### Extract provided
···
Indeed, as early as late 1975, there already had been a little back and forth going on. In 1st edition, Tunnels & Trolls, St. Andre a number of times mentions Dungeons & Dragons by name, and while he is upfront about what he didn't like about that game - prompting him to write Tunnels & Trolls - he is also gracious:
Our thanks go out to Gary Gygax and Dave Arneson who created the original D&D...
However, in the 2nd edition of T&T, "Dungeons & Dragons" and "D&D" were deleted and replaced by an "X." St. Andre added this somewhat humorous (in hindsight) note:
The people who manufacture game "X" have informed us that they don't want us to mention their game in our advertising ..."
Tunnels & Trolls had been noticed. So perhaps it was better not to poke the Gygax bear with a potentially derivative looking potion list.
···
### Set task 1
Could you quote the Tunnels & Trolls passage word for word, from "Indeed, as early" to "looking potion list."?
The passage on Tunnels & Trolls and the listing after it have nothing to do with each other.
···
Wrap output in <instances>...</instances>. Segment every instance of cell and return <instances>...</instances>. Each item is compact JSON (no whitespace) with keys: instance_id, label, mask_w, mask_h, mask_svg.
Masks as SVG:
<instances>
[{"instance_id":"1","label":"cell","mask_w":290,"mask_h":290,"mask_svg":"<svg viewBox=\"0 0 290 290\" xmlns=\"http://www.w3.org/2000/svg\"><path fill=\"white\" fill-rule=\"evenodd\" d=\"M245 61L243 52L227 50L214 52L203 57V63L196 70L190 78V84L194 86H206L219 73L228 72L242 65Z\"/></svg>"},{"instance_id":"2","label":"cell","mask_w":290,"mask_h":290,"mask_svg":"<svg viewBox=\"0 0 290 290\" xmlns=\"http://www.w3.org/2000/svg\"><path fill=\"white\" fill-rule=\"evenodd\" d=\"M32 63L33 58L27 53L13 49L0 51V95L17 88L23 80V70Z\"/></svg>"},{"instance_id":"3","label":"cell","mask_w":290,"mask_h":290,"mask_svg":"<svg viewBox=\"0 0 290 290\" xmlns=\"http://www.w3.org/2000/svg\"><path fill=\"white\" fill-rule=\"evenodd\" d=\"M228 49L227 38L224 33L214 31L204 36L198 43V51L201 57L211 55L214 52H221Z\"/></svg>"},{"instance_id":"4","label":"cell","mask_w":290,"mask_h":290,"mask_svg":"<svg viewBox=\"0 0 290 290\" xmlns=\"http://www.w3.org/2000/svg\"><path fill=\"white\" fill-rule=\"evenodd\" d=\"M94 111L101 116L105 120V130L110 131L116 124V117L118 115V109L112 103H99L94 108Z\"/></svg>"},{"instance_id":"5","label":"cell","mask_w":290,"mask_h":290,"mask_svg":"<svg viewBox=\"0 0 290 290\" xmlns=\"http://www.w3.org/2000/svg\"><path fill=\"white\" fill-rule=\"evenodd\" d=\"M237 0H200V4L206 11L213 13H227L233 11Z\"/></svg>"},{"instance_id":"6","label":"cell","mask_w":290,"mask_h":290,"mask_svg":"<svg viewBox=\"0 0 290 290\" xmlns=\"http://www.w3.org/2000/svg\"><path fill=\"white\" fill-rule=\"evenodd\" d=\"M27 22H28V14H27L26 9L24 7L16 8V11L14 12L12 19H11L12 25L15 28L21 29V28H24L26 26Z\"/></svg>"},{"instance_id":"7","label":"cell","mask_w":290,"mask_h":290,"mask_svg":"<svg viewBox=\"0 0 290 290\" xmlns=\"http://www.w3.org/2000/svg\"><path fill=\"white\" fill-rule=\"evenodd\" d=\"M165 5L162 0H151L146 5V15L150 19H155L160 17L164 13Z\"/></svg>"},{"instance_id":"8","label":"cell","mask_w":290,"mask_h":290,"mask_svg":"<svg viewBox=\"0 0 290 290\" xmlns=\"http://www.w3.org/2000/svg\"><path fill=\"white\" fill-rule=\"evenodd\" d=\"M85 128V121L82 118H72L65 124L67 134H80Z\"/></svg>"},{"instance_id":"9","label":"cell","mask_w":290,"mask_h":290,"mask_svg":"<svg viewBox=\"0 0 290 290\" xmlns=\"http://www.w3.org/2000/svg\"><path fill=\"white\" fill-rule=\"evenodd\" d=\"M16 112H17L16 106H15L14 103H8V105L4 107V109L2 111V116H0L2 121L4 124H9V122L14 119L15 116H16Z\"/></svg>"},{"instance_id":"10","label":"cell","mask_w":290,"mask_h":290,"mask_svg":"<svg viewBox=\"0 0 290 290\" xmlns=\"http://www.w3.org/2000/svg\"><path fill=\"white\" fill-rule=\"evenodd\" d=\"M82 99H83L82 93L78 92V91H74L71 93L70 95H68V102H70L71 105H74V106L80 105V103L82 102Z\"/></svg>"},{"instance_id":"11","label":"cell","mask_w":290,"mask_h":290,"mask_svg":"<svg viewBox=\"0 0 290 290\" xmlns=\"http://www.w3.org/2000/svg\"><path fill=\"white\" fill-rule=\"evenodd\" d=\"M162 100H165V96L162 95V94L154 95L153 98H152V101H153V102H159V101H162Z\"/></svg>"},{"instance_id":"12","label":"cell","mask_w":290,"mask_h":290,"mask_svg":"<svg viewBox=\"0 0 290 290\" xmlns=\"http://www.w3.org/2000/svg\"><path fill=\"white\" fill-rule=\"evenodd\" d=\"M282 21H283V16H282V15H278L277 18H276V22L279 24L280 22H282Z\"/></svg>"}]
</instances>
···
### Set task 2
How many lines of the listing contain the string "instances"? Reply with the number alone.

### Written reply 1
Indeed, as early as late 1975, there already had been a little back and forth going on. In 1st edition, Tunnels & Trolls, St. Andre a number of times mentions Dungeons & Dragons by name, and while he is upfront about what he didn't like about that game - prompting him to write Tunnels & Trolls - he is also gracious:
Our thanks go out to Gary Gygax and Dave Arneson who created the original D&D...
However, in the 2nd edition of T&T, "Dungeons & Dragons" and "D&D" were deleted and replaced by an "X." St. Andre added this somewhat humorous (in hindsight) note:
The people who manufacture game "X" have informed us that they don't want us to mention their game in our advertising ..."
Tunnels & Trolls had been noticed. So perhaps it was better not to poke the Gygax bear with a potentially derivative looking potion list.

### Written reply 2
3